▶

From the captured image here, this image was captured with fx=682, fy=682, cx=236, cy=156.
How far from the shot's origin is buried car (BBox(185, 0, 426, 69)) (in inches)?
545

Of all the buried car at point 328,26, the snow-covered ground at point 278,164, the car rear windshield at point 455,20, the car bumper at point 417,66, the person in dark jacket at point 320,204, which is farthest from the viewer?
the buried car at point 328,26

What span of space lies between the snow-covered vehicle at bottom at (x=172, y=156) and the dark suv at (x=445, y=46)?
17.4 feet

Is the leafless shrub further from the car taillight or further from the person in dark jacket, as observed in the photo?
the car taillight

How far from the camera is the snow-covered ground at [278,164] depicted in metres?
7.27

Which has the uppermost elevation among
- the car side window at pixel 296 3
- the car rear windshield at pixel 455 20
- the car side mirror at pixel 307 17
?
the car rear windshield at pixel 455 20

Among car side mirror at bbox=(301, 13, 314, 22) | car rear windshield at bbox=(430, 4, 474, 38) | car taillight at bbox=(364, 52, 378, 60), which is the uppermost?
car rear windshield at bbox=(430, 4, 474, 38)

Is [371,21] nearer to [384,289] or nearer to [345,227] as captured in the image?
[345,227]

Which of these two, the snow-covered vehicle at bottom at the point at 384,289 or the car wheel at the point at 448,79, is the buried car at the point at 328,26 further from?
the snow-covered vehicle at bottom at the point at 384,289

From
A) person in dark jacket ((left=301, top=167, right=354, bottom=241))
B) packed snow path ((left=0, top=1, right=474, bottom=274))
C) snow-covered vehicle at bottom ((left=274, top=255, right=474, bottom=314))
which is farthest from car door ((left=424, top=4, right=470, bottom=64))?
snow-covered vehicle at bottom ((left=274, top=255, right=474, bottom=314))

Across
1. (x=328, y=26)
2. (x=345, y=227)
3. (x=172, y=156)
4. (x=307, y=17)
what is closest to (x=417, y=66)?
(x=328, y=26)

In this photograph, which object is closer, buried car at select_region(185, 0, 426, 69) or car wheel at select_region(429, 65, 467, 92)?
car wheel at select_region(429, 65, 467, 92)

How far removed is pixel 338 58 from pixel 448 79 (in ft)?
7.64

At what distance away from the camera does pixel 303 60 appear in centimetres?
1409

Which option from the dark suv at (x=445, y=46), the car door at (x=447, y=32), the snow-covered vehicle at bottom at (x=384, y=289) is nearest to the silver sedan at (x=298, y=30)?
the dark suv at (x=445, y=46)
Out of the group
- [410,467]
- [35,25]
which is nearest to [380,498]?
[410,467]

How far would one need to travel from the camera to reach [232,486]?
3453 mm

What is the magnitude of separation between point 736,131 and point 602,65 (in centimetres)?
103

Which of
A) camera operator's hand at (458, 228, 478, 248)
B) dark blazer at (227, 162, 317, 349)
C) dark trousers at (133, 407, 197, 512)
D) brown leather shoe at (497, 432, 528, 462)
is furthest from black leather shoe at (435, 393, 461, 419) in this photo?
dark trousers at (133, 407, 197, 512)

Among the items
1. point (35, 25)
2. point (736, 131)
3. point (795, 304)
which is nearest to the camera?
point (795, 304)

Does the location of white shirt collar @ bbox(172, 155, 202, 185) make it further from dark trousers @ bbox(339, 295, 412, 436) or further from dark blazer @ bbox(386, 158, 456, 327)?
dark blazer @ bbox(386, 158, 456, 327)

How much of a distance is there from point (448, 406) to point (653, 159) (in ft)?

◀

→ **Stated goal**
Give an exact repetition of all the material.

→ **Worked answer**
From the captured image here, this image was captured with fx=682, fy=682, cx=236, cy=156.
How far from the shot's origin is buried car (BBox(185, 0, 426, 69)) (in inches)?
545

Of all the buried car at point 328,26, the snow-covered ground at point 278,164, the car rear windshield at point 455,20, the car bumper at point 417,66, the person in dark jacket at point 320,204, which is farthest from the viewer?
the buried car at point 328,26

What span of space lies between the snow-covered vehicle at bottom at (x=172, y=156) and the dark suv at (x=445, y=46)?
17.4 feet

Is the leafless shrub further from the car taillight or further from the person in dark jacket, as observed in the photo?
the car taillight

How far from the camera is the snow-covered ground at [278,164] depicted in metres?
7.27

Which has the uppermost elevation among
- the car side window at pixel 296 3
- the car rear windshield at pixel 455 20
- the car side mirror at pixel 307 17
?
the car rear windshield at pixel 455 20

Among car side mirror at bbox=(301, 13, 314, 22) | car rear windshield at bbox=(430, 4, 474, 38) | car taillight at bbox=(364, 52, 378, 60), which is the uppermost?
car rear windshield at bbox=(430, 4, 474, 38)

Is [371,21] nearer to [384,289] or nearer to [345,227] as captured in the image?
[345,227]

Which of these two, the snow-covered vehicle at bottom at the point at 384,289 or the car wheel at the point at 448,79, is the buried car at the point at 328,26 further from?
the snow-covered vehicle at bottom at the point at 384,289

From
A) person in dark jacket ((left=301, top=167, right=354, bottom=241))
B) packed snow path ((left=0, top=1, right=474, bottom=274))
C) snow-covered vehicle at bottom ((left=274, top=255, right=474, bottom=314))
which is farthest from car door ((left=424, top=4, right=470, bottom=64))?
snow-covered vehicle at bottom ((left=274, top=255, right=474, bottom=314))

Across
1. (x=328, y=26)
2. (x=345, y=227)
3. (x=172, y=156)
4. (x=307, y=17)
what is closest to (x=417, y=66)?
(x=328, y=26)

In this photograph, which object is closer, buried car at select_region(185, 0, 426, 69) or car wheel at select_region(429, 65, 467, 92)?
car wheel at select_region(429, 65, 467, 92)

How far removed is pixel 338 58 from pixel 448 79 (in ft)?
7.64

At what distance away from the camera does pixel 303 60 appear in centimetres?
1409

Which option from the dark suv at (x=445, y=46), the car door at (x=447, y=32), the snow-covered vehicle at bottom at (x=384, y=289) is nearest to the silver sedan at (x=298, y=30)?
the dark suv at (x=445, y=46)
Out of the group
- [410,467]
- [35,25]
which is nearest to [380,498]?
[410,467]

How far would one need to travel from the camera to reach [232,486]?
3453 mm

What is the magnitude of separation between point 736,131 and point 602,65 (in centimetres)?
103

Which of
A) camera operator's hand at (458, 228, 478, 248)
B) dark blazer at (227, 162, 317, 349)
C) dark trousers at (133, 407, 197, 512)
D) brown leather shoe at (497, 432, 528, 462)
is furthest from black leather shoe at (435, 393, 461, 419) in this photo?
dark trousers at (133, 407, 197, 512)

Among the items
1. point (35, 25)
2. point (736, 131)
3. point (795, 304)
which is nearest to the camera?
point (795, 304)

Does the location of white shirt collar @ bbox(172, 155, 202, 185) make it further from dark trousers @ bbox(339, 295, 412, 436) or further from dark blazer @ bbox(386, 158, 456, 327)?
dark blazer @ bbox(386, 158, 456, 327)

How much of a distance is there from point (448, 406) to point (653, 159) (in ft)?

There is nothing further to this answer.